## Requirement
Without copying any picture, transcribe exactly the lines of the data below from the one containing "Unique Satin Layer" through the one containing "Star Wars Rebel Camo Charm Lanyard".

## Material provided
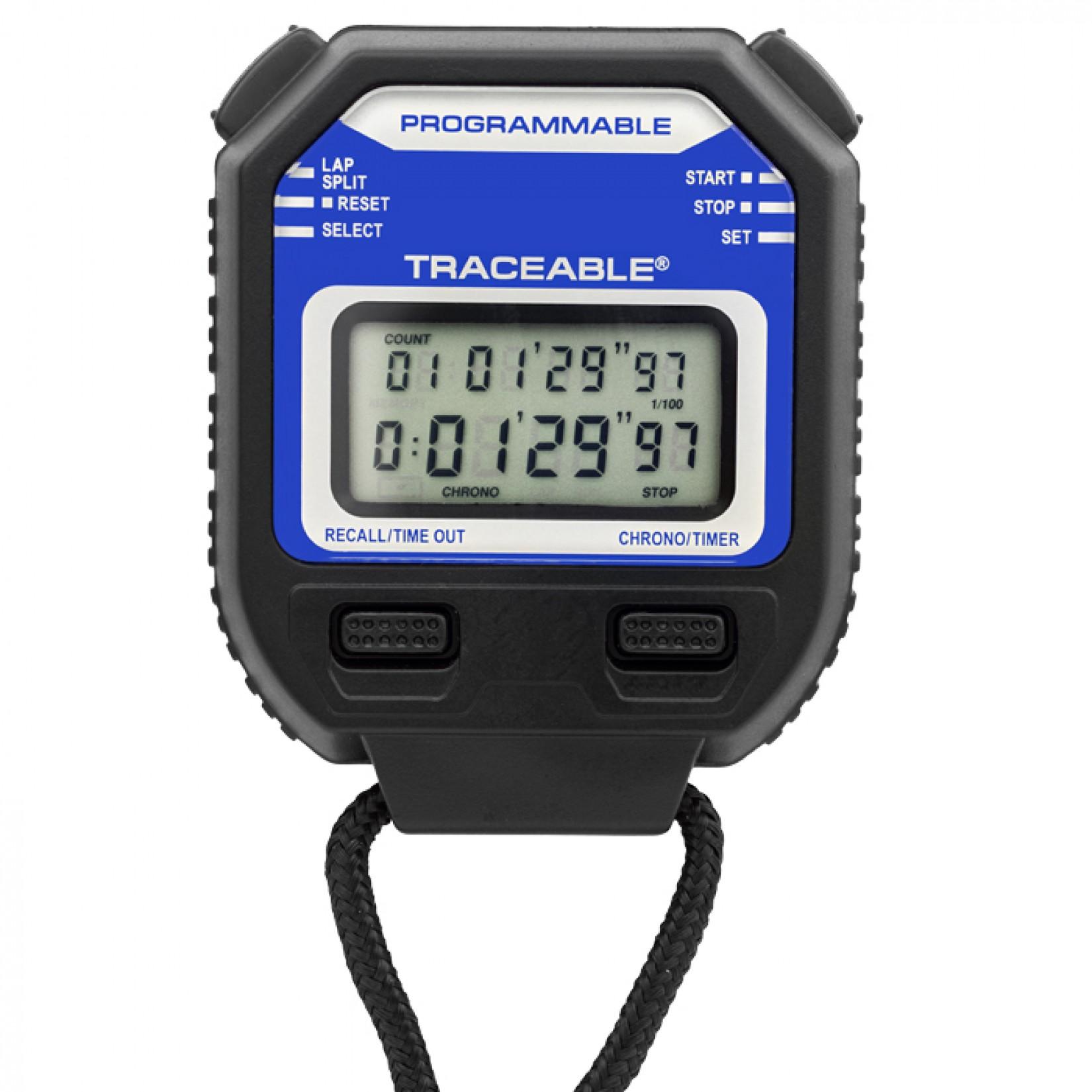 Cronómetro/timer Certificado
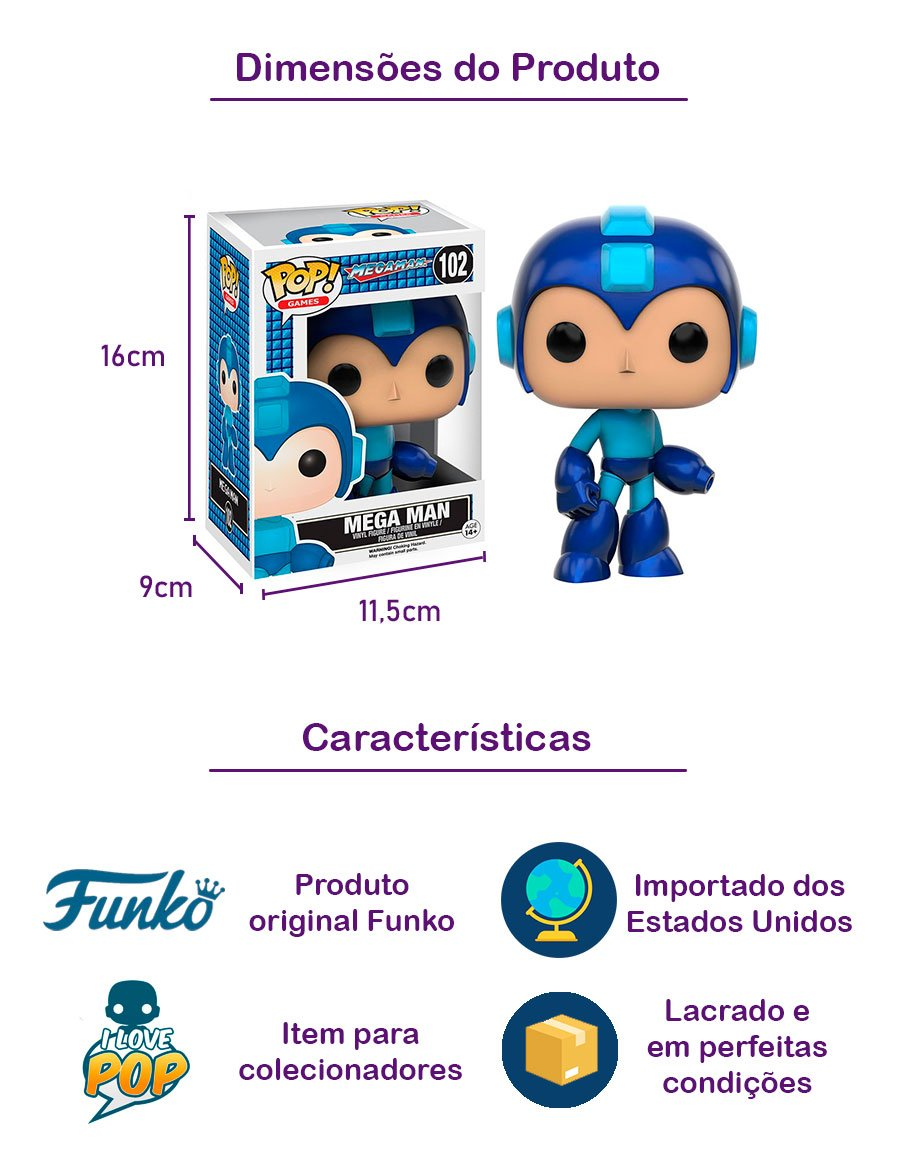 Funko POP Mega Man 102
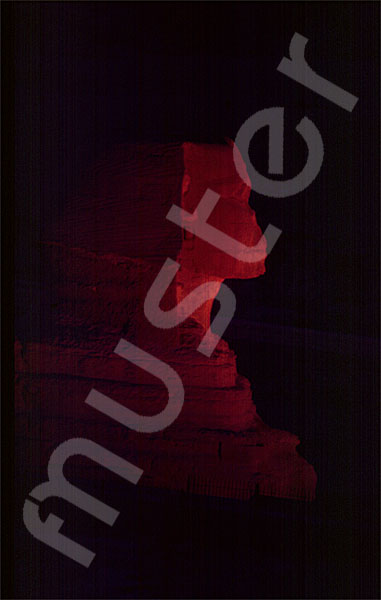 Große Sphinx von Gizeh: Statue, Bild-Nr. Grßansicht: 560a/2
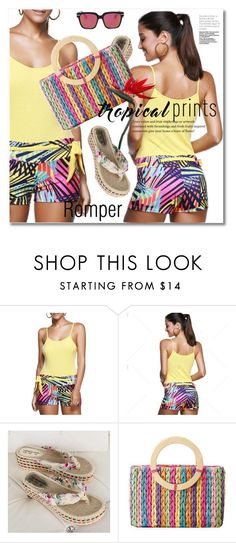 Untitled #1395 by svijetlana on Polyvore featuring moda, romper, tropicalprints, polyvoreeditorial and twinkledeals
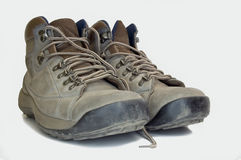 Steelcapped boots Royalty Free Stock Images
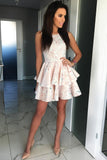 Unique Satin Layer Pink Above Knee Scoop Short Homecoming Dresses Dance Dresses H1257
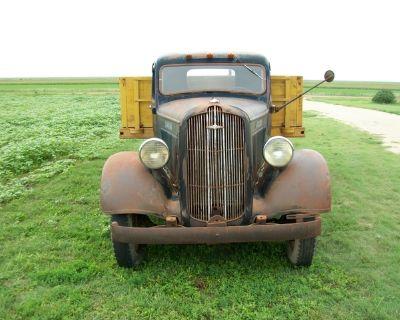 1936 Dodge Brothers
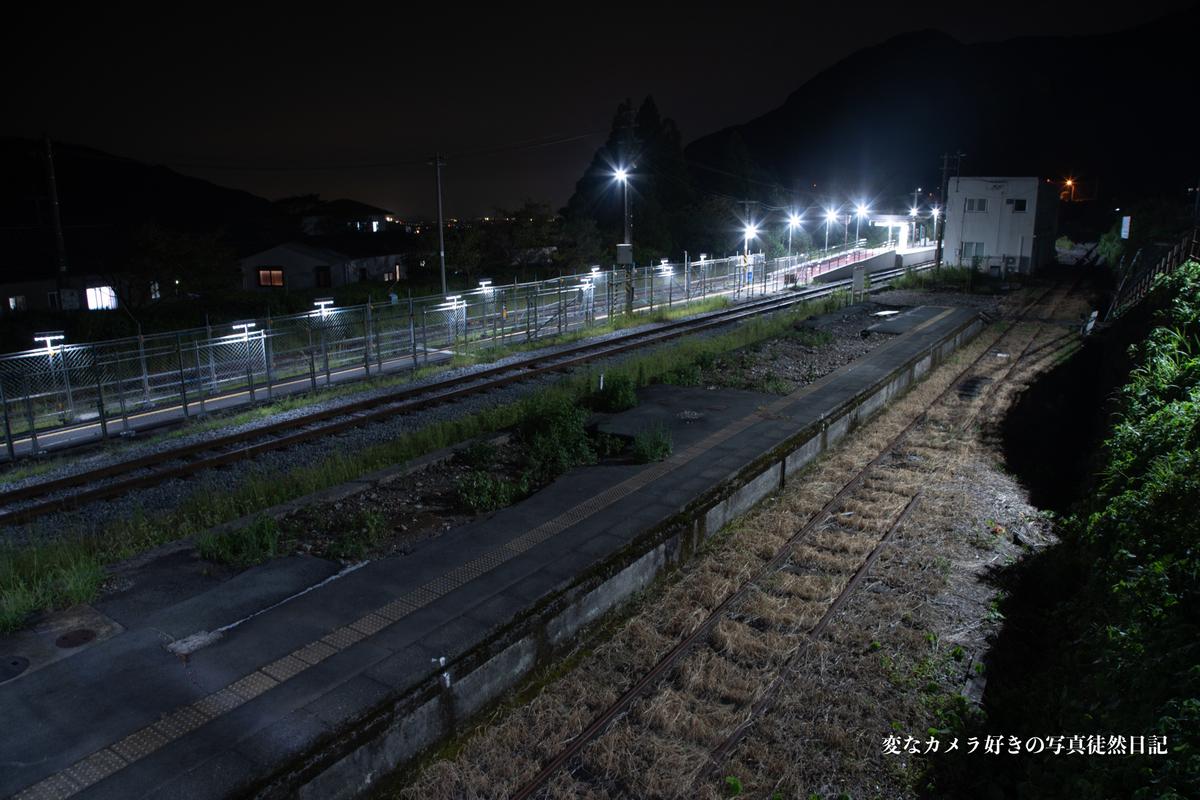 f:id:yuseiphotos:20200930161128j:plain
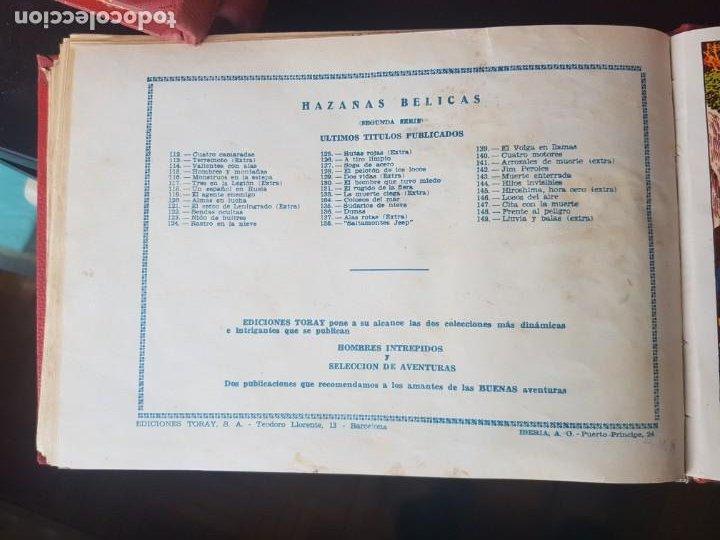Tebeos: COLECCIÓN 25 TEBEOS/CÓMIC TOMO ORIGINAL MUNDO FUTURO ALMANAQUE 1957 HAZAÑAS BÉLICAS TORAY( 1) - Foto 39 - 218951385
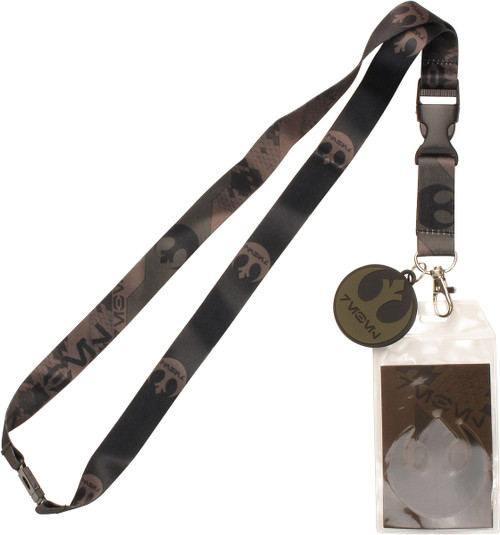 Star Wars Rebel Camo Charm Lanyard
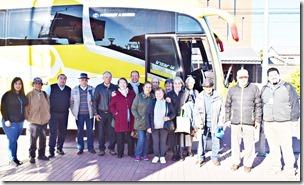 Adultos mayores de Villarrica  realizaron interesante jornada recreativa en Valdivia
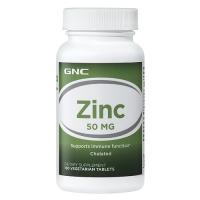 GNS ZINC 50 100 таб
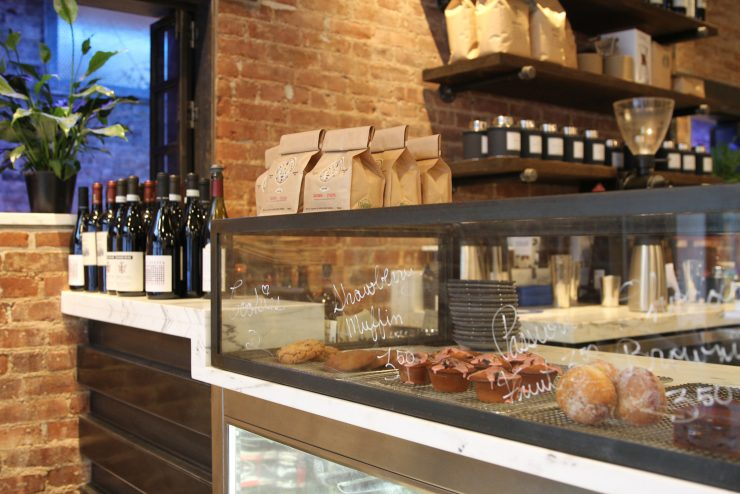till and sprocket interface coffee sprudge new york city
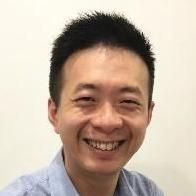 Yu Ka Chan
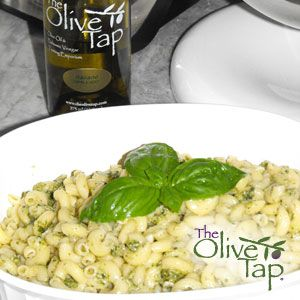 Four Ingredient Pesto - The Olive Tap Recipes - This -- one of my easiest recipes ever -- won, too! Double coolness!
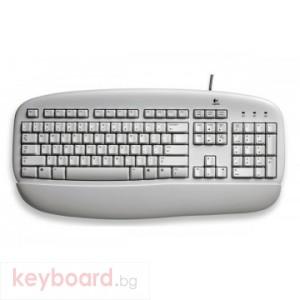 Клавиатура LOGITECH DELUXE SPANISH WHITE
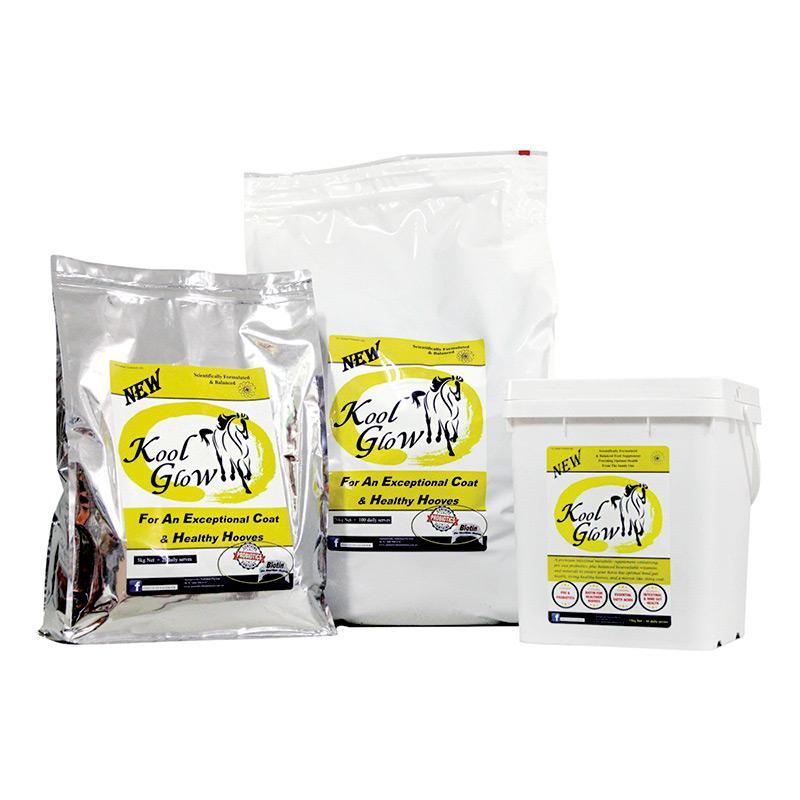 Kool Glow Intestinal Metabolic Supplement for Horses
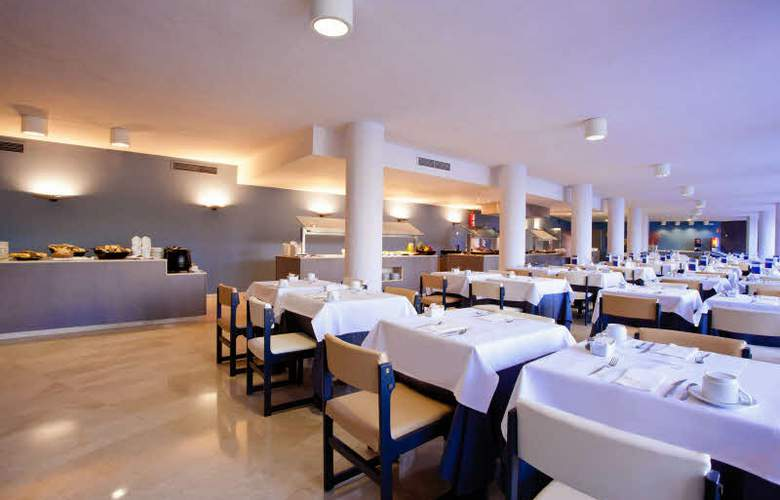 Be Live Experience Costa Palma - Restaurant - 6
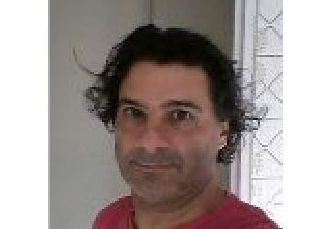 """Curso de Postgrado : """"Aplicaciones del Ultrasonido en Ingeniería"""" por el Dr. Nicolás Pérez Alvarez (Profesor Responsable Local)"""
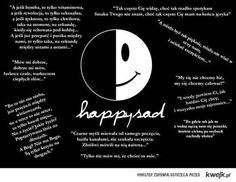 happysad cytaty - Szukaj w Google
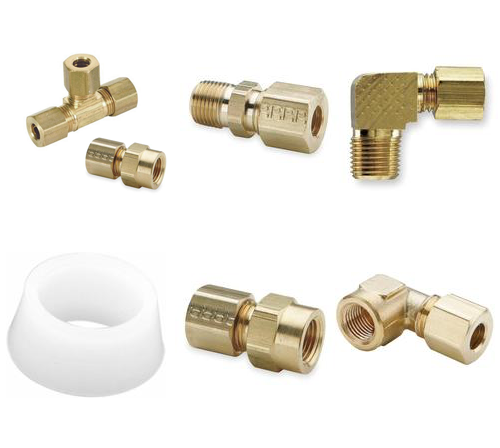 Water Injection Tees & Fittings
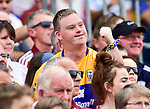 Clare fan Ronan Keane during their All-Ireland semi-final replay against Galway at Semple Stadium, Thurles. Photograph by John Kelly.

## Response area
 Unique Satin Layer Pink Above Knee Scoop Short Homecoming Dresses Dance Dresses H1257
 1936 Dodge Brothers
 f:id:yuseiphotos:20200930161128j:plain
Tebeos: COLECCIÓN 25 TEBEOS/CÓMIC TOMO ORIGINAL MUNDO FUTURO ALMANAQUE 1957 HAZAÑAS BÉLICAS TORAY( 1) - Foto 39 - 218951385
 Star Wars Rebel Camo Charm Lanyard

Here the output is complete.